It's my old myspace name I've been using on the internet for years.


----------



## Janna

I just wanted something nondescript that could be a woman's name in a number of countries.


----------



## HonorableGoblin

Refers to a character in a story I'm writing.


----------



## TranquilMindGun

Named after one of my many playlists. The music teeters on subdued, a tranquilizer gun for the mind.


----------



## Mange

Self explanatory I think


----------



## horseloverfat

it's the fictional character by which the author Philip k dick used to refer to himself in his VALIS trilogy. The reason why is that Philip means lover of horses in ancient greek, and dick means fat in german, thus horseloverfat.


----------



## Shilo

It's from the Neil Diamond song Shilo about an imaginary childhood friend. I always liked the sound of the name and Shiloh with the h has an interesting and somewhat mysterious religious meaning.


----------



## bearlybreathing

It probably meant something while I was stoned as fuck, but do I remember that meaning? No.


----------



## 74893H

I suck at coming up with usernames, I was making a new WoW character a couple years ago and couldn't think of a name and asked a friend for suggestions because he has a weird sense of humour, he came up with Pickledgoat, I thought it was funny so I used it. I started using Goatsafari as a new username on things for a bit after that cause I hated my old one and I thought the idea of a big safari full of just goats was funny, then I didn't like how it sounded so I started using Pizzasafari because pizza is great.


----------



## Xool Xecutioner

Obtiuary is my favorite death metal band and I want a username that is both memey and edgy and still retains my musical taste. So, Alivingobituary42 was born.


----------



## Cherry

It's a shortened, cute, nick-name version of my _reeeeeal_ last name *gasps*


----------



## Strelnikov

Candy said:


> It's a shortened, cute, nick-name version of my _reeeeeal_ last name *gasps*


So, your real name is Saga Candycrush? 

My user name comes from a character in the book/film Doctor Zhivago: Strelnikov which was a nom-de-guerre for the character Pasha Antipov. I like how the name sounds and it stuck with me. I also really liked his image: the cool train with red flags, the black leather uniform, the fear he inspired in everyone... I still remember the scene when everyone heard his reputation and they're afraid of him and then his train passes and everyone is like: "Whoa! That's HIM!" 
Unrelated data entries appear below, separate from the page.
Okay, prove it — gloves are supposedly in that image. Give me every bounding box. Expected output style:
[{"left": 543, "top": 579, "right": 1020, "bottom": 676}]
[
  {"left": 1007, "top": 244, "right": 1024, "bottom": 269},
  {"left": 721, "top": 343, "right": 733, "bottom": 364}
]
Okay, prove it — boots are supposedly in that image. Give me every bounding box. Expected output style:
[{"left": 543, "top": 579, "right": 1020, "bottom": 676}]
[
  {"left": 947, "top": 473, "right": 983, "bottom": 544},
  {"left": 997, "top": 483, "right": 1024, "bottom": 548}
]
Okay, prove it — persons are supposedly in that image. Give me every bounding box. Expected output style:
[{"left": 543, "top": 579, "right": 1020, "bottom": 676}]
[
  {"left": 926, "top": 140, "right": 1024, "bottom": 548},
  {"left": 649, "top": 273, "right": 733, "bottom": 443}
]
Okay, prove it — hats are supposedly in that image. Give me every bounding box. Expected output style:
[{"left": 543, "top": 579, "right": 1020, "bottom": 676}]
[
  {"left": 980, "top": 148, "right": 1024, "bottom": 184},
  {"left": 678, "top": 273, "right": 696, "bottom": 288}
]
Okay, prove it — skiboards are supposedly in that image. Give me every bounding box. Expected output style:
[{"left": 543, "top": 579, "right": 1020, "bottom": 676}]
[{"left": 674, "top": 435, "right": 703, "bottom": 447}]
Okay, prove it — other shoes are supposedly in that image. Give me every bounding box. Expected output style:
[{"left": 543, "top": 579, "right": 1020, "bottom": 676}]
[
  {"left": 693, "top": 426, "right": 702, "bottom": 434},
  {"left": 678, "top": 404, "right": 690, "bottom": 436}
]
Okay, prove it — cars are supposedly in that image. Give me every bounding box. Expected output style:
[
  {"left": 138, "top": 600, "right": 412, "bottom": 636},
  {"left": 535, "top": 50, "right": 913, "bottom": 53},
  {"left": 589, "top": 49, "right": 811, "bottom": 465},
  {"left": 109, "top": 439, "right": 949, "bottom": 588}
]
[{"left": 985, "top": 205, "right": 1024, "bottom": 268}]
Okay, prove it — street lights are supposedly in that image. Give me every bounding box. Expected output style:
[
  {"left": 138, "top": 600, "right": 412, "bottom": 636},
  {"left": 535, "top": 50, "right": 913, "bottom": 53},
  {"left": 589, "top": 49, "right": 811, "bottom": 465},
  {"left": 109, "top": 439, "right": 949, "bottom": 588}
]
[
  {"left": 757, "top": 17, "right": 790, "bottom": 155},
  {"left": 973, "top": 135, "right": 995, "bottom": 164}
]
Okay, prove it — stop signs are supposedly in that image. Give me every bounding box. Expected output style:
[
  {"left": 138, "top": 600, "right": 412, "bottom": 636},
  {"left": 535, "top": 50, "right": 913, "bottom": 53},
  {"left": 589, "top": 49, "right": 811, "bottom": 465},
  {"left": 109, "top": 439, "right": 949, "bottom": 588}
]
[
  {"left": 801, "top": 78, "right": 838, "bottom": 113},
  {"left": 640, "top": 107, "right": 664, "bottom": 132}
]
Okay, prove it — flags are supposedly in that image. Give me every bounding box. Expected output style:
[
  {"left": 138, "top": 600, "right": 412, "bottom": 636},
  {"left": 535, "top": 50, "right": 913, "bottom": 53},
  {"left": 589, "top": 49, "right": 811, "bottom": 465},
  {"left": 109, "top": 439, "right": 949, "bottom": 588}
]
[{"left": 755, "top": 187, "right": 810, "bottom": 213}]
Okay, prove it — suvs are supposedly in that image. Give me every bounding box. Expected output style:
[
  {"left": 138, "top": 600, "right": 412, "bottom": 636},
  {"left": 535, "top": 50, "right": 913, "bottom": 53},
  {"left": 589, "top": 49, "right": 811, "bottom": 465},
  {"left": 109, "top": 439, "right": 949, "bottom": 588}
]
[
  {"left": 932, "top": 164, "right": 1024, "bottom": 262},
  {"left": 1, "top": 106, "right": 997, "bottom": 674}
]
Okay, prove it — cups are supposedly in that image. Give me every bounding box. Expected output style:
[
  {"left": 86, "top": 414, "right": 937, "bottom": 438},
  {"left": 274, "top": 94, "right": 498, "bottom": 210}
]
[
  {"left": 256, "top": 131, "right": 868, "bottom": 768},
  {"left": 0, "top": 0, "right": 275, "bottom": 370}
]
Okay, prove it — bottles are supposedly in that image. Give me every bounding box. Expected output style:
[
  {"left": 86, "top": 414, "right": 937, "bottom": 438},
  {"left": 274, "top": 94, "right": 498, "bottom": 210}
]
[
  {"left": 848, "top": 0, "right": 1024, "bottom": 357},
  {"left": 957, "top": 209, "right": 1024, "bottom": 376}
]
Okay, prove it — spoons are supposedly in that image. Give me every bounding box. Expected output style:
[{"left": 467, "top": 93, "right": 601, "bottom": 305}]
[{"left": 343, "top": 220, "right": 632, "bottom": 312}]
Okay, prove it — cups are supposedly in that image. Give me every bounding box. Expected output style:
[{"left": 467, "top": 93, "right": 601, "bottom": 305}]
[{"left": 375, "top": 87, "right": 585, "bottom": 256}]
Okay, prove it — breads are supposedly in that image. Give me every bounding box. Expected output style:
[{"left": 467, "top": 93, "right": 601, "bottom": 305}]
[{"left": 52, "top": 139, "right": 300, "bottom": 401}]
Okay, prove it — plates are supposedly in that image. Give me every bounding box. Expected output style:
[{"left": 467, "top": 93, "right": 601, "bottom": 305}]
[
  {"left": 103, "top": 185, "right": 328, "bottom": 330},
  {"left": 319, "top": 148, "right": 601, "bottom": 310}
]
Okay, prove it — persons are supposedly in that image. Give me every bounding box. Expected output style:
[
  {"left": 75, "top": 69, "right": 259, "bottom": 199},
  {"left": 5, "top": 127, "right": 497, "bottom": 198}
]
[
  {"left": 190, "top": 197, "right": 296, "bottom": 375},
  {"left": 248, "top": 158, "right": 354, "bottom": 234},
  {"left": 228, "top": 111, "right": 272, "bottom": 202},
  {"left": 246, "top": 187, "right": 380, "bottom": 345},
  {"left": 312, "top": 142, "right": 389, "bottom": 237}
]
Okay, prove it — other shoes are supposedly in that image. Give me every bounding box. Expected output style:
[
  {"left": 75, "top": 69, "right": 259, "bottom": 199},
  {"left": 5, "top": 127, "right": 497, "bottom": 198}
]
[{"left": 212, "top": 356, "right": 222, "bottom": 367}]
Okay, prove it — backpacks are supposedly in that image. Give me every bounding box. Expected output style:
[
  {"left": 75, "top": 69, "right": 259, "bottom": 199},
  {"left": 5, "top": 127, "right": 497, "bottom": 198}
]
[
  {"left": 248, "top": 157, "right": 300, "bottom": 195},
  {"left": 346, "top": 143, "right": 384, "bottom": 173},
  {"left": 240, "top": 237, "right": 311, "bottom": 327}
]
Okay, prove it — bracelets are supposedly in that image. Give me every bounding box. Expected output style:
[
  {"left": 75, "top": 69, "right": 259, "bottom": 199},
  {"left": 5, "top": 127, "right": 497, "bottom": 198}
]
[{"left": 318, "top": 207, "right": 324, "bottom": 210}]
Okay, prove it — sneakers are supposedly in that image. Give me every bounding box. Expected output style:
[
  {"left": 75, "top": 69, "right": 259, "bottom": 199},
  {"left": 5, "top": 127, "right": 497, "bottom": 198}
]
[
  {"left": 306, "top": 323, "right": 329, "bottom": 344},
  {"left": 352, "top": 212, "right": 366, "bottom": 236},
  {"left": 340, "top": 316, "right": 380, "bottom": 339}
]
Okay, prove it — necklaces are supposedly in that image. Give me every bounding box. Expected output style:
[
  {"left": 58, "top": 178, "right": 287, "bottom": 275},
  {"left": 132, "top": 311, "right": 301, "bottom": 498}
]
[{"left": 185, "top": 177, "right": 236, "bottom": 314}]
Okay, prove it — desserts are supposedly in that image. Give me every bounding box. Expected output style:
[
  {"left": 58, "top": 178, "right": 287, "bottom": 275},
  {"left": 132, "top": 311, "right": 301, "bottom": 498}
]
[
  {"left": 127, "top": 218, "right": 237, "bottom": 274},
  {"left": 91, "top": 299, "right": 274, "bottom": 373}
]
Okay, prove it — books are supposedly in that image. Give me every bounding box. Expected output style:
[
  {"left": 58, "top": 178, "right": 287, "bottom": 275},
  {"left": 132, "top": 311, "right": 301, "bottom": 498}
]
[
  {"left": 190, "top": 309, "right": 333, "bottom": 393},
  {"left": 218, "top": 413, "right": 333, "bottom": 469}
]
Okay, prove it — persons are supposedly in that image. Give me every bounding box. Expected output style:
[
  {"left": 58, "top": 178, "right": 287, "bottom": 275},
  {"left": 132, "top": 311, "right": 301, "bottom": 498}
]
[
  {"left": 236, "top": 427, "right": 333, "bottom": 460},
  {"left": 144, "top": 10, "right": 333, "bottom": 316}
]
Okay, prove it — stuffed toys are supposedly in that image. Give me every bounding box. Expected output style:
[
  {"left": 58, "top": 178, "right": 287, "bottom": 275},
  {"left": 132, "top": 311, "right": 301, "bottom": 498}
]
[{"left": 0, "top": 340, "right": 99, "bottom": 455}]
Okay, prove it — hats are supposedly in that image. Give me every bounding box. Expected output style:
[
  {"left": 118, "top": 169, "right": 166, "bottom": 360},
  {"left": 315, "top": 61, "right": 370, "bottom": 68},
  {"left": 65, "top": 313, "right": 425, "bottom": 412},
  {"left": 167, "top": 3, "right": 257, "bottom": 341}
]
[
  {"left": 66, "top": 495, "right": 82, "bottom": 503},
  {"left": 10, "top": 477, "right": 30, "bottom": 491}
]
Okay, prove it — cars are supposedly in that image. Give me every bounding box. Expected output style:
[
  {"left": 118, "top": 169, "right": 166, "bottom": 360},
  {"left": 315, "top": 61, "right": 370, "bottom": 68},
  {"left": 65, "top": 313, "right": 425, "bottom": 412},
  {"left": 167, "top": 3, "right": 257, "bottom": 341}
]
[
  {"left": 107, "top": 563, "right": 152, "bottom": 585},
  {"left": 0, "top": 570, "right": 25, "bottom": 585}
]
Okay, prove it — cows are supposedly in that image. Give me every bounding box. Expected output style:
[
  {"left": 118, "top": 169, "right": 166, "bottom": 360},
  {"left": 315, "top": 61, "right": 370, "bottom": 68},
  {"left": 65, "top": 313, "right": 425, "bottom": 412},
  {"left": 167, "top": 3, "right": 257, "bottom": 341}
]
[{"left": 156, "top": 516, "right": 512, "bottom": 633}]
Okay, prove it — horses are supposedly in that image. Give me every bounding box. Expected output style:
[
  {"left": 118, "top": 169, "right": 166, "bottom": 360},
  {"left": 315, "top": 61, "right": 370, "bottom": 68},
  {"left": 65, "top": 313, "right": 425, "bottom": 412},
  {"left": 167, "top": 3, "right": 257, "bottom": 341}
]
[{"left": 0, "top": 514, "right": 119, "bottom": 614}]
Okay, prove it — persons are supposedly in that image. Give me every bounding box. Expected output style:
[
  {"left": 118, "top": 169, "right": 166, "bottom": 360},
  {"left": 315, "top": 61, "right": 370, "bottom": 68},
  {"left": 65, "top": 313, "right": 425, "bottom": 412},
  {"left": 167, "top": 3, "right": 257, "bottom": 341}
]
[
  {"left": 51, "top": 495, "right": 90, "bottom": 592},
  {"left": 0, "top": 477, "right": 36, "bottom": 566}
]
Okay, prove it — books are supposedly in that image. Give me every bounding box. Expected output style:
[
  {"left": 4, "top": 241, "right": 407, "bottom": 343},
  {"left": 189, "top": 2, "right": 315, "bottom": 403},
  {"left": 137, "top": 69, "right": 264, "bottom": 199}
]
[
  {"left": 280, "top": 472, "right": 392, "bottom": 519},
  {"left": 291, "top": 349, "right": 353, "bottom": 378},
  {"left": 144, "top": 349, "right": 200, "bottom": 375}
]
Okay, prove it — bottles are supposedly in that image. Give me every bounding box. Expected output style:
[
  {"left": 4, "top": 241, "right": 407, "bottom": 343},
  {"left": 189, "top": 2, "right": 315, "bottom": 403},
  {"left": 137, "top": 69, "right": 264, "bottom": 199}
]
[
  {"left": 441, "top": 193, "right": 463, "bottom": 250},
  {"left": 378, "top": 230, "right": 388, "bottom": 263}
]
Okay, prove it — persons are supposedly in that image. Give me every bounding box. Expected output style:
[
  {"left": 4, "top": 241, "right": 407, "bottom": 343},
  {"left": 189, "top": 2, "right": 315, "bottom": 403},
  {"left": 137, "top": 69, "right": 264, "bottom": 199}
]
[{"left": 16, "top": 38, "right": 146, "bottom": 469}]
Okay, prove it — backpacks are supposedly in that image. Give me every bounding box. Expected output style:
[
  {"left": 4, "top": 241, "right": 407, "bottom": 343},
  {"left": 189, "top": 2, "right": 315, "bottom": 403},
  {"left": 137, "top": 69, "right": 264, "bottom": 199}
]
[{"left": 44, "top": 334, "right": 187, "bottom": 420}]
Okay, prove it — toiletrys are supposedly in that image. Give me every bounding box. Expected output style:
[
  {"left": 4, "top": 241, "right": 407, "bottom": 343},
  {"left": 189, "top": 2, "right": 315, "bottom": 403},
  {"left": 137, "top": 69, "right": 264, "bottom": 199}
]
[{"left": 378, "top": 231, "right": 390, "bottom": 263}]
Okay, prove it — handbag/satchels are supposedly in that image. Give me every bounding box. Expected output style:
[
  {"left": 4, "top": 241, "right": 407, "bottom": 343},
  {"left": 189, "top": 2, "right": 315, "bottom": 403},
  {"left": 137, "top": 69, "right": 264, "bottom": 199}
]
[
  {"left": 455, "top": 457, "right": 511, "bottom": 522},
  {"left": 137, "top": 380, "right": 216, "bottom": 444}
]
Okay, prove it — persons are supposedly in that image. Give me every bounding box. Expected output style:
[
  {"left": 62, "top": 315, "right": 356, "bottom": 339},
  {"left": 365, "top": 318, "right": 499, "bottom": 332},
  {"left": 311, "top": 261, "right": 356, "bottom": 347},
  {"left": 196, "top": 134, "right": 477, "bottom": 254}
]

The character doesn't have a happy end though... but he had a good run.


----------



## TeamPB

Some shitty 4chan Easter Event : each poster was part of a team. Mine was Team Peanut Butter. There was a ranking, a lot of people thought the points were given based on the number of posts of different teams. Actually, it was just random, IIRC. My beloved team was, at first, the last team in the ranking, but in the end, we won. It was pretty funny.


----------



## tanstaafl28

TANSTAAFL! = There Ain't No Such Thing As A Free Lunch!

I was born on the 28th of June.


----------



## Inveniet

After I got tired of the my old name I figured I'd try something a bit more obscure.
Ended up with Inveniet which is Latin for "find".
Seems to fit my never ending quest for answers.


----------



## Hexigoon

It's just a silly way of saying hexagon. They're my favorite shape (represents harmony, unity and structure) and it went with the bee theme I was going with initially. It's a pretty significant reoccurring shape in nature and often gets labelled "sacred geometry."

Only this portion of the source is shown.